Inmate Hospitalized Just Before Freedom

TOLEDO, Ohio (AP) -- A man who spent 20 years on death row before his sentence was overturned was hospitalized Thursday, just hours before he planned to enter a plea that would have freed him.

Ken Richey, 43, had been expected to plead no contest in a court hearing later Thursday and be sentenced to time served in the 1986 death of a toddler in an apartment fire.

His attorney, Ken Parsigian, said Richey was getting a heart catheter, but he was unsure about his client's medical condition.

''It's serious enough that he clearly won't be available today,'' Parsigian said. ''The good news is thank goodness it happened now, when he was close to a hospital.''

Richey had suffered at least one heart attack in jail and had been complaining about his heart hurting a couple weeks ago, said his brother, Steve Richey.

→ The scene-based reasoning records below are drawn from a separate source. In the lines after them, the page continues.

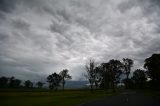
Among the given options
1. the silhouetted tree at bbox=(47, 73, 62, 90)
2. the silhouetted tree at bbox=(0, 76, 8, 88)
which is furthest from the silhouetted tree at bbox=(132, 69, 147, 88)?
the silhouetted tree at bbox=(0, 76, 8, 88)

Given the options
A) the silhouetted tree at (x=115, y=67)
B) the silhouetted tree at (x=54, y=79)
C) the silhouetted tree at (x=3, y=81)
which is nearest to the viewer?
the silhouetted tree at (x=115, y=67)

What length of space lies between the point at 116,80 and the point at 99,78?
12951 mm

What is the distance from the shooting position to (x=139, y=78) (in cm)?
10888

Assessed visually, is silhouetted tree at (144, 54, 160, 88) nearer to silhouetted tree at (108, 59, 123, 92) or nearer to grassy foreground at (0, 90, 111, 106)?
silhouetted tree at (108, 59, 123, 92)

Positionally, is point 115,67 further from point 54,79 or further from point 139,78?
point 54,79

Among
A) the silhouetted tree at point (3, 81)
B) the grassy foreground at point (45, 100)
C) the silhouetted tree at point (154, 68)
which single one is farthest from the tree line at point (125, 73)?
the silhouetted tree at point (3, 81)

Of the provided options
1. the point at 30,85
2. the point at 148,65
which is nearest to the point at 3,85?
the point at 30,85

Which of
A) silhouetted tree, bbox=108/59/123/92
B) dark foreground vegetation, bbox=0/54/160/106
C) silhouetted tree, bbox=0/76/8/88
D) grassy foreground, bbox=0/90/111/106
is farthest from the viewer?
silhouetted tree, bbox=0/76/8/88

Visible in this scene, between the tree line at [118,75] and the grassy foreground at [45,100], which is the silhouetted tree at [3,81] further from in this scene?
the grassy foreground at [45,100]

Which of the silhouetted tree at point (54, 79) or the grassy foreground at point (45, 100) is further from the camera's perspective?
the silhouetted tree at point (54, 79)

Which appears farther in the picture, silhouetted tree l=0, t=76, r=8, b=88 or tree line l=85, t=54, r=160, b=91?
silhouetted tree l=0, t=76, r=8, b=88

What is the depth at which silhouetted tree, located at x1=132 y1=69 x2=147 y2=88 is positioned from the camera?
4182 inches

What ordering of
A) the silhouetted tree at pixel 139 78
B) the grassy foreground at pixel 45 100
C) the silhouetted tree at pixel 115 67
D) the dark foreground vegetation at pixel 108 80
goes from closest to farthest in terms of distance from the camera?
the grassy foreground at pixel 45 100 < the dark foreground vegetation at pixel 108 80 < the silhouetted tree at pixel 115 67 < the silhouetted tree at pixel 139 78

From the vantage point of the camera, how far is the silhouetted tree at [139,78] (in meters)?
106
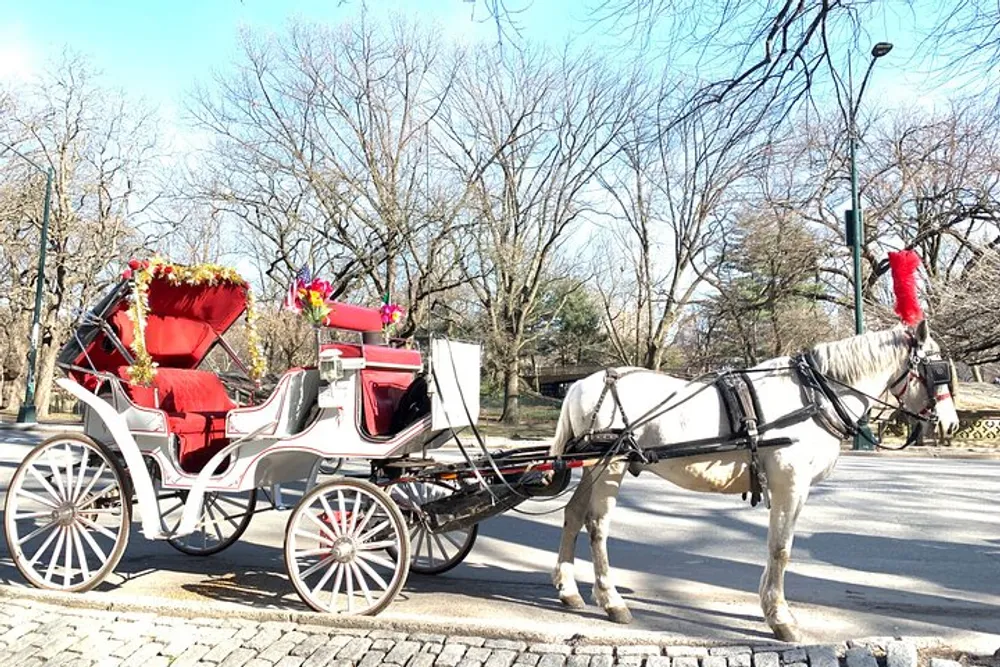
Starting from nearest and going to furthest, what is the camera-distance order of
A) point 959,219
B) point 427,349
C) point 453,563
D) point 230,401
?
point 427,349 < point 453,563 < point 230,401 < point 959,219

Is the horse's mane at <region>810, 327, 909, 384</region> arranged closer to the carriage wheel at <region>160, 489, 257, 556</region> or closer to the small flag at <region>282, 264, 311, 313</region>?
the small flag at <region>282, 264, 311, 313</region>

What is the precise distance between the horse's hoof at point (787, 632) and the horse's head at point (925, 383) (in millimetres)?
1516

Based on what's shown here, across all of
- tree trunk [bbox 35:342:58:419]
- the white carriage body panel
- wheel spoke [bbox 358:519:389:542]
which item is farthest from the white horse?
tree trunk [bbox 35:342:58:419]

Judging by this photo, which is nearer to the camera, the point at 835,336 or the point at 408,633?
the point at 408,633

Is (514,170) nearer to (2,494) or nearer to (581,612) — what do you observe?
(2,494)

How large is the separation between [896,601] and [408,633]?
3.34 metres

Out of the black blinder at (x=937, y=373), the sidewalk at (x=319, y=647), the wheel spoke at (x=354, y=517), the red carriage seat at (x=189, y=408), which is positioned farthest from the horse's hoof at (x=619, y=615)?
the red carriage seat at (x=189, y=408)

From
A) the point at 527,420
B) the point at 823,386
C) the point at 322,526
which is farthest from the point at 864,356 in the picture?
the point at 527,420

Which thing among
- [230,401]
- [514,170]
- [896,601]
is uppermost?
[514,170]

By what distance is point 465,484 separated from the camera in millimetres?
5773

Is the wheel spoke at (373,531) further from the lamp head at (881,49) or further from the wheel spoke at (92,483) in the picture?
the lamp head at (881,49)

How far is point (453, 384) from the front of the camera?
18.6 ft

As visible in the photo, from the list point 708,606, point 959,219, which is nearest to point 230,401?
point 708,606

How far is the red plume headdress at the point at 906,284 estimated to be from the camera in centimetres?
493
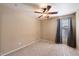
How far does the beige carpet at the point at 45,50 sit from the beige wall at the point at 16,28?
5.1 inches

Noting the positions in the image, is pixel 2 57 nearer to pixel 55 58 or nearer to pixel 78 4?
pixel 55 58

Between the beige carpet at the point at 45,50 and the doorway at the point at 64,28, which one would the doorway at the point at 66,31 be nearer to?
the doorway at the point at 64,28

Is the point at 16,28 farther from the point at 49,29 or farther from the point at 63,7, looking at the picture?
the point at 63,7

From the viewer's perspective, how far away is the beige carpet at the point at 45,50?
2516 mm

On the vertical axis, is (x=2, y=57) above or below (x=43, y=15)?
below

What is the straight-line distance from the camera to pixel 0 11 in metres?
2.50

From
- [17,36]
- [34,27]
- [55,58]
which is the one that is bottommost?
[55,58]

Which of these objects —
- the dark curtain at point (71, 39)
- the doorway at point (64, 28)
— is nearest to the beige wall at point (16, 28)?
the doorway at point (64, 28)

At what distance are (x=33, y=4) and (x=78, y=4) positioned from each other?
0.89 meters

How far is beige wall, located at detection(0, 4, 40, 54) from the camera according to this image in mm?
2500

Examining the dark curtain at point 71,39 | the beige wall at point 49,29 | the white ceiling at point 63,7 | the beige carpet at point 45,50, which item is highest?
the white ceiling at point 63,7

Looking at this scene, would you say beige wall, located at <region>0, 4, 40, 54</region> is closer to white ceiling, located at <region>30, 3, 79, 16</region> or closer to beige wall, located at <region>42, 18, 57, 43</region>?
beige wall, located at <region>42, 18, 57, 43</region>

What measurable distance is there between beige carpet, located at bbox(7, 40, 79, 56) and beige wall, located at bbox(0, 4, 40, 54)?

He saw a doctor about the pain and was told everything was fine.

''I guess it was the stress. It had to have been,'' Steve Richey said.

The hearing was postponed until Jan. 8, though Parsigian said it could be held sooner.

Richey, a U.S.-British citizen whose death sentence was overturned earlier this year, was to have entered no contest pleas to attempted involuntary manslaughter, child endangering and breaking and entering, the lawyer said.

Richey was originally convicted of setting a fire that killed 2-year-old Cynthia Collins in 1986. He stayed on death row, once coming within an hour of being executed, until a federal appeals court determined in August that his lawyers mishandled his case.

The state was set to try him again in March and to seek another death sentence. Instead, Richey had planned to plead no contest to the state's charge that he told the toddler's mother he would baby-sit the girl, but that he didn't and left her in harm's way, Parsigian said.

For Richey, Thursday was supposed to be a day he has dreamed about.

''You've got to try to not lose hope,'' he said in a November interview with The Associated Press. ''I got that way myself, almost, a couple of times.''

Richey had planned to share a celebratory beer or two with his brother, who still lives in Ohio, before leaving for Scotland on Friday to spend Christmas with his mother.

While Richey's case has generated limited interest in Ohio, his name is a familiar one in Britain. He has drawn support from members of the British Parliament and the late Pope John Paul II.

''To be honest we have had one step forward and two steps back in this case and I wondered if this day would ever come,'' said Scottish lawmaker Alistair Carmichael, who has campaigned for Richey's release.